- **Goal**
Using the text on debt management plans, answer each question.
(a) Under a plan, who distributes the money to the creditors?
(b) What usually happens to interest and charges if the plan is carried out successfully?
(c) What legal standing does a debt management plan have?

What are the advantages of a Debt Management Plan?

  • you will have almost instant access by phone to the Debt Management Organisation and will not have to wait to see someone
  • some people like the anonymity of a telephone service run by a Debt Management Organisation
  • you do not have to do any work in relation to your debts, for example, drafting letters to creditors
  • there is only one payment to make - to the Debt Management Organisation - and the company distributes the money to the creditors.
  • you do not have to pay several different companies. Instead only one payment.
  • if the plan is carried out successfully all Interest and charges are usually stopped.
  • you only pay what you want to so that you have enough left over for a healthy social life.
  • you will no longer need to speak to your creditors in order for debt elimination to take place

What are the Disadvantages of a Debt Management Plan?

If you are thinking of using a debt management plan, you should be aware of the following:

  • Debt Management Plans have no legal standing.
  • if your monthly payment is low and your debts are high them you will most likely be in a plan for the rest of your life.
  • a lot of debt information is needed.

- **Collected data**
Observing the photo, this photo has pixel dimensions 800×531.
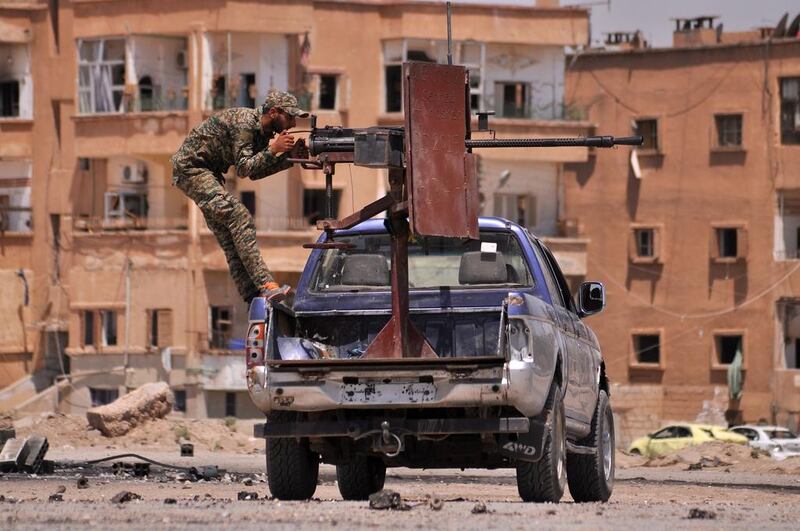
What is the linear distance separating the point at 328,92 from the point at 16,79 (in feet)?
32.5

- **Answer to the exercise**
(a) The Debt Management Organisation distributes the money to the creditors.
(b) They are usually stopped.
(c) It has no legal standing.